Keywords: reward modeling; human preference; scaling law; RLHF; Alignment
TL;DR: We collect massive human preference data from forums to scale human preference modeling, and investigate the scaling patterns across several dimensions.
Abstract: Motivated by scaling laws in language modeling that demonstrate how test loss scales as a power law with model and dataset sizes, we find that similar laws exist in preference modeling. We propose **World** **P**reference **M**odeling (WorldPM) to emphasize this scaling potential, where World Preference embodies a unified representation of human preferences. In this paper, we collect preference data from public forums covering diverse user communities, and conduct extensive training using 15M-scale data across models ranging from 1.5B to 72B parameters.
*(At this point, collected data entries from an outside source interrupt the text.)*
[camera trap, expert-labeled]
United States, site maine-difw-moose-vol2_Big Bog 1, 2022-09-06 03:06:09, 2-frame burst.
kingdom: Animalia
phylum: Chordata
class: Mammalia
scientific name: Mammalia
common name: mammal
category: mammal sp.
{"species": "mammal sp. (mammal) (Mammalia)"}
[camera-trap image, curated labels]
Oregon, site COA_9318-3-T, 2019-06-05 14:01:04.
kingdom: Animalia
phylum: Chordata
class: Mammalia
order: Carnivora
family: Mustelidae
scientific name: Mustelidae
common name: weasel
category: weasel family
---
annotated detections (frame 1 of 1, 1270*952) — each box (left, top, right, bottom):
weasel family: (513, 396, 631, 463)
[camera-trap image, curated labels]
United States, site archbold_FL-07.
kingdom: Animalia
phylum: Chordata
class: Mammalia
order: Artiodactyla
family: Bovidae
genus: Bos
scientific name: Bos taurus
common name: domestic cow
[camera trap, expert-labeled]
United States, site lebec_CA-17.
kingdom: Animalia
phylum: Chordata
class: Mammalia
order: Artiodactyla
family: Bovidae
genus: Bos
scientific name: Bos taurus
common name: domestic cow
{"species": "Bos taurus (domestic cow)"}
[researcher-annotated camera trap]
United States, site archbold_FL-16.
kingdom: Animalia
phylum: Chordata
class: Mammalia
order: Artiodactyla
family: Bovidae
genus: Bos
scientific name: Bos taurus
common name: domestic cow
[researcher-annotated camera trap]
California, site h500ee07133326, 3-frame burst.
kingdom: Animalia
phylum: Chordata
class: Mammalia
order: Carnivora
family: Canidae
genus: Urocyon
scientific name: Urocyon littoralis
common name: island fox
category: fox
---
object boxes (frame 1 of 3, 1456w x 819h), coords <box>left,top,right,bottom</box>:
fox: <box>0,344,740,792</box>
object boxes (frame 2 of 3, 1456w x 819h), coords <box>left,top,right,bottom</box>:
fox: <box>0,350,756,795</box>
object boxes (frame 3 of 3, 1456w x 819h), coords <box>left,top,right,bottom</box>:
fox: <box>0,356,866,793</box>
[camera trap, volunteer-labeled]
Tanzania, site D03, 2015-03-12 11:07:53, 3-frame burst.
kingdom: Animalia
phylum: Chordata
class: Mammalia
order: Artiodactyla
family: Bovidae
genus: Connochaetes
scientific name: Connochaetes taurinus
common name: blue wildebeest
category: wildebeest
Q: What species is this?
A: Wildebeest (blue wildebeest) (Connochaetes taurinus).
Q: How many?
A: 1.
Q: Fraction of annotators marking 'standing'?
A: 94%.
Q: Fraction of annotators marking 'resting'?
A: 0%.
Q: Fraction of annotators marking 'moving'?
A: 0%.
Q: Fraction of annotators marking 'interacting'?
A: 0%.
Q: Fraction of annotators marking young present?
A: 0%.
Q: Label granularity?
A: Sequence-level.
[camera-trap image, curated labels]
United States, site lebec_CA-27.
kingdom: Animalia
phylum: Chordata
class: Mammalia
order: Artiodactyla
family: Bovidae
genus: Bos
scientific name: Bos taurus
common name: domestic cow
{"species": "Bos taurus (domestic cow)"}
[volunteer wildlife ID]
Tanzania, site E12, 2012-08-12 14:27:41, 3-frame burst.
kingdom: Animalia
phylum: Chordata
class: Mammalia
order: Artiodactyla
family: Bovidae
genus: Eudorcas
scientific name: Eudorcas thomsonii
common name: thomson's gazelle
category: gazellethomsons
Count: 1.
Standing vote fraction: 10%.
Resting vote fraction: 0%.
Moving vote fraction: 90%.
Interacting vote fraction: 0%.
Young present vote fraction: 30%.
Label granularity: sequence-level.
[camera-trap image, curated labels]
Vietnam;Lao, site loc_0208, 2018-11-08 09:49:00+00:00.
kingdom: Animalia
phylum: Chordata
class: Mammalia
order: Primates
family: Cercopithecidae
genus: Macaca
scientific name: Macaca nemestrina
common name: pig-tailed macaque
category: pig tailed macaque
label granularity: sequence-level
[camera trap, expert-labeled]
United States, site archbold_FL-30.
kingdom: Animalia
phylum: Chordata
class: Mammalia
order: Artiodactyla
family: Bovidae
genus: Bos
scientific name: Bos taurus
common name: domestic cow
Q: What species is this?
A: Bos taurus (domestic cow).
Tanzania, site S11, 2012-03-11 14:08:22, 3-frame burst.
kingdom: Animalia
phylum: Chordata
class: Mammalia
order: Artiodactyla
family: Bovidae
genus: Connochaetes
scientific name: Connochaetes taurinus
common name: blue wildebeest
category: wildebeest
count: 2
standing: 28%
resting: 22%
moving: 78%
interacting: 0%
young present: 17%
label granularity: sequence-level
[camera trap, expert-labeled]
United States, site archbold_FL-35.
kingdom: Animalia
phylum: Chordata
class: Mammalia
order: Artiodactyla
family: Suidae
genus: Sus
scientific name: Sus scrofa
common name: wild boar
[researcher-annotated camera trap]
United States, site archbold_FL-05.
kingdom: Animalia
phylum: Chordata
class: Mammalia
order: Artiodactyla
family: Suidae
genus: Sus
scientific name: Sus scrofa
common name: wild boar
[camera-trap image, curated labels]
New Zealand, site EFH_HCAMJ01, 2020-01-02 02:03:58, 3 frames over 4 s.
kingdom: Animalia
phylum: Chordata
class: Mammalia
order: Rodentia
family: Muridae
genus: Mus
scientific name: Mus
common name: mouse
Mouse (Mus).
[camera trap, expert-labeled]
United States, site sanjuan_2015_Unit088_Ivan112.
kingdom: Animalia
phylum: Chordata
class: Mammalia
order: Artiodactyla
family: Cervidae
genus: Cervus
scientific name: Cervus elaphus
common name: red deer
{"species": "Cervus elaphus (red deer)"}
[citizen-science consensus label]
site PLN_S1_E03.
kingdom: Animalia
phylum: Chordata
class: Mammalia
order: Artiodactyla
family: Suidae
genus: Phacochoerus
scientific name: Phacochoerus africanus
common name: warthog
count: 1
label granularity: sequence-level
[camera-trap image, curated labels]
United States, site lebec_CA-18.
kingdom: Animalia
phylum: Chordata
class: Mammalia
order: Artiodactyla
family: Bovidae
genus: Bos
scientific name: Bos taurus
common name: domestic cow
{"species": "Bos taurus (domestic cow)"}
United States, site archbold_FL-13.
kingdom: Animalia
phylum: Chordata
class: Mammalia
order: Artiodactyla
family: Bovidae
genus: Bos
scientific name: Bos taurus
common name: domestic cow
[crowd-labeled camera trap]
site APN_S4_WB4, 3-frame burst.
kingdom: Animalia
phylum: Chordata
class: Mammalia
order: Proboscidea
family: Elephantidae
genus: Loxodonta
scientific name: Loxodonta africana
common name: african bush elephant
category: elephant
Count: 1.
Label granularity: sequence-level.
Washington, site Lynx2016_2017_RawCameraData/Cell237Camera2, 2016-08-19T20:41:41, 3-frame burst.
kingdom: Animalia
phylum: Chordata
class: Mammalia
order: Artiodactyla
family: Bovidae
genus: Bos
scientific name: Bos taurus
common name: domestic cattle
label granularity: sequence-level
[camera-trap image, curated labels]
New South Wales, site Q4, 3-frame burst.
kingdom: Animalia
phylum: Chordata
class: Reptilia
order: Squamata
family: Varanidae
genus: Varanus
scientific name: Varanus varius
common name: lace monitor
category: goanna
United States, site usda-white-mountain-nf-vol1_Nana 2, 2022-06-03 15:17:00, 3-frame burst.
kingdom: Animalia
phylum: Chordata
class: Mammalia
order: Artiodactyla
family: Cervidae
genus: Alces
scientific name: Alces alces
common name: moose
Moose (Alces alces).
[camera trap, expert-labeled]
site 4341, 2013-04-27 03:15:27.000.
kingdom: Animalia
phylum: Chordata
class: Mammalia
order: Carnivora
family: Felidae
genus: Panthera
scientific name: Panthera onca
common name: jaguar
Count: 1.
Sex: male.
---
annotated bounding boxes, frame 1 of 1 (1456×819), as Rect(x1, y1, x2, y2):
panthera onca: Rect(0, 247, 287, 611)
We observe distinct patterns across different evaluation metrics: (1) Adversarial metrics (ability to identify deceptive features) consistently scale up with increased training data and base model size; (2) Objective metrics (objective knowledge with well-defined answers) show emergent behavior in larger language models, highlighting WorldPM's scalability potential; (3) Subjective metrics (subjective preferences from a limited number of humans or AI) do not demonstrate scaling trends. Further experiments validate the effectiveness of WorldPM as a foundation for preference fine-tuning. Through evaluations on 7 benchmarks with 16 subtasks, we find that WorldPM broadly improves the generalization performance across human preference datasets of varying sizes (7K, 100K and 800K samples), with performance gains exceeding 5% on many key subtasks.